Well, it’s all built on a foundational misunderstanding. We know, quite rightly, that to solve a problem or develop a strategy, we need evidence for our decisions. Something to back us up. We’ve always known this. The problem is that data has become so prevalent that we’ve started to believe that it’s the only viable form of evidence – rather than the truth, which is that it’s simply one of many forms of evidence. We’ve mistaken the part for the whole. We’ve suffering form what might be called “data blindness”, whereby our focus on data prevents us from seeing everything else.
Let’s say you’re trying to develop a strategy for a soft drinks brand. You need to gather evidence, the facts on the ground, in order to come up with a hypothesis.
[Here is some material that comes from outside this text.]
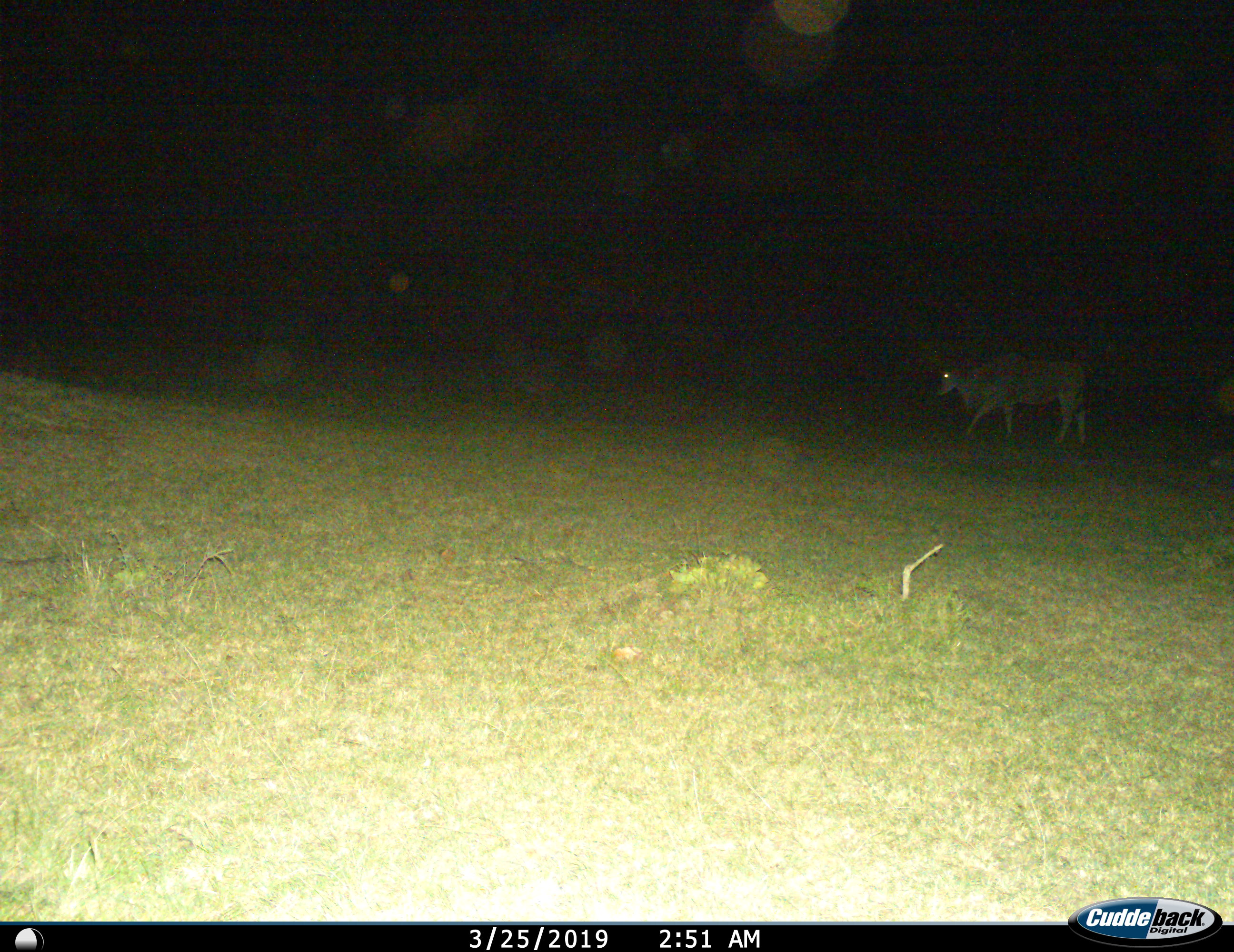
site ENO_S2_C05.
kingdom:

To be sure data will be an important part of that – sales data, consumer research, etc. But there are various other non-data forms of evidence that are equally if not more important.
- The characteristics of the product. What are its attributes? Its strengths and weaknesses? What is it good for? What is it bad for? This is pretty important non-data information, which sounds obvious, but, bizarrely, is often given little attention.
- The dynamics of the market. What other products are there out there? Where does this product fit? What appears to be lacking as things stand? What are the norms that seem essential? What are the norms you can subvert?
- The biases of the retailers. What are they into right now? What buttons do you need to push to get them to stock your product?
- The preferences of the founders. Where is the heart of the people who have to run this thing day in day out? What kind of company do they want to run? What do they believe in? What will they get behind?
I could go on, but you get the picture. This type of stuff is both useful and crucial to decision making but does not take the shape of data. The world is full of people digging deep into the data but ignoring the reality right in front of their eyes.
I suppose it’s our bias in favour of numbers that has seduced us here. “Smart” people bow to numerical information due to its supposed objectivity – which is a nonsense of course because numbers aren’t always objective, and nor is non-number information always subjective. Numbers, in reality, are simply a way that we can absolve ourselves of responsibility for our decisions. Numbers don’t lie, therefore if I do what they tell me I haven’t taken a risk, I can’t be made culpable for the outcome. Just as “nobody ever got fired for hiring IBM”, nobody every got fired for doing what the data told them.
Its just too bad that the data alone rarely tells you anything.
So let’s stop talking about “data” and broaden the conversation. Worship at the altar of “evidence” instead. It includes data within it, but it has so much more besides, and provides the texture and subtlety to make genuinely smart decisions.